The Expert Panel of the Continuous Update Project, comprised world-renowned independent experts in a variety of disciplines from across the world. The Panel’s role was to:
The expertise of the Panel is intended to cover areas including nutrition, physical activity, body fatness, cancer biology, epidemiology (especially cancer or nutritional epidemiology), cellular and other mechanisms of cancer development and progression, genetic and epigenetic aspects of cancer susceptibility and of tumour behaviour, gene-nutrient interactions, public health and cancer survivors.
In 2018, the Expert Panel, chaired by Professor Alan Jackson, issued our latest Cancer Preventions Recommendations as part of the World Cancer Research Fund/American Institute for Cancer Research Third Expert Report, Diet, Nutrition, Physical Activity and Cancer: a Global Perspective.
The following members and observers made up the Panel:
Professor Alan Jackson
Professor of Human Nutrition and Director, Institute of Human Nutrition, University of Southampton; Director of National Institute of Health Research at Southampton Biomedical Research Centre for Nutrition, Southampton University Hospitals NHS Trust
Alan Jackson was appointed Professor of Human Nutrition in the University of Southampton in 1985: the first Chair in the discipline in an undergraduate medical school in the UK. He is Director of the National Institute of Health Research Southampton Biomedical Centre in Nutrition.
He trained in paediatrics at the University of Cambridge and University College Hospital London. He was a Wellcome Research Fellow and subsequently Director of the Tropical Metabolism Research Unit, University of the West Indies, Jamaica, where he helped develop the evidence base for the World Health Organization’s manual on effective treatment of severe malnutrition. He was foundation Chair of the Scientific Advisory Committee on Nutrition to the Departments of Health and Food Standards Agency and a member of the nutrition panel of the European Food Safety Authority.
He is currently President of the Association for Nutrition, a Council Member of the Caribbean Health Research Council, and convenor for the International Malnutrition Task Force.
Professor Jackson is the Chair of the Continuous Update Project Panel and was also a member of the Expert Panel for our 2007 Second Expert Report.
Professor Hilary Powers
Professor of Nutritional Biochemistry, Human Nutrition Unit, Department of Oncology, University of Sheffield
Hilary Powers is Professor of Nutritional Biochemistry at the University of Sheffield. She completed her PhD at the London School of Hygiene and Tropical Medicine, and continued her research career at the MRC’s Dunn Nutrition Laboratory in Cambridge. She left Cambridge to help establish the Human Nutrition Unit at Sheffield University in 1989. She became Head of this Unit in 2000 and was awarded a chair in nutritional biochemistry in 2004.

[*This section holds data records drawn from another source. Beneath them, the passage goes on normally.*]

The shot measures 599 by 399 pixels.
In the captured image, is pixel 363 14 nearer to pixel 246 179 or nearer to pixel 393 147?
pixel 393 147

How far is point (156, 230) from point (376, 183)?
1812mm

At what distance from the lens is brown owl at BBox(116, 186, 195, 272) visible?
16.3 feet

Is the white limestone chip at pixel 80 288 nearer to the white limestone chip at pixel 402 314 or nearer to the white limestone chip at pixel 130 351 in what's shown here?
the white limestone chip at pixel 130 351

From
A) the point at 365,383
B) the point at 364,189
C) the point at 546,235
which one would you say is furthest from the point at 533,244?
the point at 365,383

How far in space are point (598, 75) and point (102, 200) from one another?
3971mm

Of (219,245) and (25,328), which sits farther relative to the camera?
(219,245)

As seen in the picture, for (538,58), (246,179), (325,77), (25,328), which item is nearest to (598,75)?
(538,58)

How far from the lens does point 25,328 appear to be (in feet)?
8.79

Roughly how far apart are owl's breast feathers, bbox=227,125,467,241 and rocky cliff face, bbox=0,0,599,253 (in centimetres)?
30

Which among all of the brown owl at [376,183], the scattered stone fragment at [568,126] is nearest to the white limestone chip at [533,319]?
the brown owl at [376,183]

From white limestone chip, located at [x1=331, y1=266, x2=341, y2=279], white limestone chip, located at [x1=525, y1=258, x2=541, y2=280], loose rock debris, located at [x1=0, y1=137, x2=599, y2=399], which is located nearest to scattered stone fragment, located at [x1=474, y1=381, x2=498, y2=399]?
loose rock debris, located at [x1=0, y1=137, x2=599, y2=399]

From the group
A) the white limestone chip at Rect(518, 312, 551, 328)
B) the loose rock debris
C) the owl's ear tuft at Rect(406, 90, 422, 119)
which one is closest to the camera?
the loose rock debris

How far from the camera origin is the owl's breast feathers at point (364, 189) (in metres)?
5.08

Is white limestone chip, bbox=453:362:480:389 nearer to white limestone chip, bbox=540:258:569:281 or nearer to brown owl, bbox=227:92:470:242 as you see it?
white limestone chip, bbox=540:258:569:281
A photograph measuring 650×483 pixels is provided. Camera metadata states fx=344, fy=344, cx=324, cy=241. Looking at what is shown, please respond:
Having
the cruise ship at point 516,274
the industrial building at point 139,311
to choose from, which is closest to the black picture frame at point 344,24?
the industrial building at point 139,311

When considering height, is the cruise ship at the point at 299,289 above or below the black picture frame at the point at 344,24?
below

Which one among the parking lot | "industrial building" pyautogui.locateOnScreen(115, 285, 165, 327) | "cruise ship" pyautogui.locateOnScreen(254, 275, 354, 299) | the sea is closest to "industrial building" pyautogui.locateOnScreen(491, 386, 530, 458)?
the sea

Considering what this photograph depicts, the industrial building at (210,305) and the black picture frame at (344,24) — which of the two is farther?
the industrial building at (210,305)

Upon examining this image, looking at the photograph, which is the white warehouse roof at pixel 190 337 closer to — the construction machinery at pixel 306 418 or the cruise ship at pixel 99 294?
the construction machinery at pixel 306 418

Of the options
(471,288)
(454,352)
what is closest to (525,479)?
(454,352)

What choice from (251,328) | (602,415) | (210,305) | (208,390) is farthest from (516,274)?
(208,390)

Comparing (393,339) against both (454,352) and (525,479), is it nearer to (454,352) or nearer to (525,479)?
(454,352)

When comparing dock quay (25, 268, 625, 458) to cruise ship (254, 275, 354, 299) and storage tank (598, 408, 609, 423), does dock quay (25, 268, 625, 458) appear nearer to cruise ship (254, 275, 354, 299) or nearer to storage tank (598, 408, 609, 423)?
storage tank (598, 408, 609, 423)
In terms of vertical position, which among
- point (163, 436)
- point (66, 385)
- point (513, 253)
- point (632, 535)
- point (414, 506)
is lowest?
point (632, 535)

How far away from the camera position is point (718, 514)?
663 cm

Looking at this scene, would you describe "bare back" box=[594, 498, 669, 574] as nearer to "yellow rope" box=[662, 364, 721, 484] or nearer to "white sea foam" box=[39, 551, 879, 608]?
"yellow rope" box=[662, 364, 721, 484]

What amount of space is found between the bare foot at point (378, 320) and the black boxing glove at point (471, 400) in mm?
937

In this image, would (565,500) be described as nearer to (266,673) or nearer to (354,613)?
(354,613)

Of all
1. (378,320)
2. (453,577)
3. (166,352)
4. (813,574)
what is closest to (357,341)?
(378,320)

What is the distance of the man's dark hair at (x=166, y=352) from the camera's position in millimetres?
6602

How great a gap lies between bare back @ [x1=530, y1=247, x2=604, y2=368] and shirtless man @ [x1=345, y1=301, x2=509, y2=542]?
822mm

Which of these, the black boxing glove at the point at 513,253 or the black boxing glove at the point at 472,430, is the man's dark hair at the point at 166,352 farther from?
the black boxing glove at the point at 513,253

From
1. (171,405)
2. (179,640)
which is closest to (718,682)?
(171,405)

Professor Powers is a member of the Department of Health (DoH) Project Board for the National Diet and Nutrition Surveys of the UK population. She also sits on the UK Government’s Scientific Advisory Committee on Nutrition and is Chair of the DoH working group reviewing the vitamin D requirements of the UK population.
Her research is concerned with the mechanisms for involvement of B vitamins in the pathophysiology of disease, including cancer, and in the development of functional biomarkers of micronutrient status. Her research is supported by the BBSRC, WCRF and DoH.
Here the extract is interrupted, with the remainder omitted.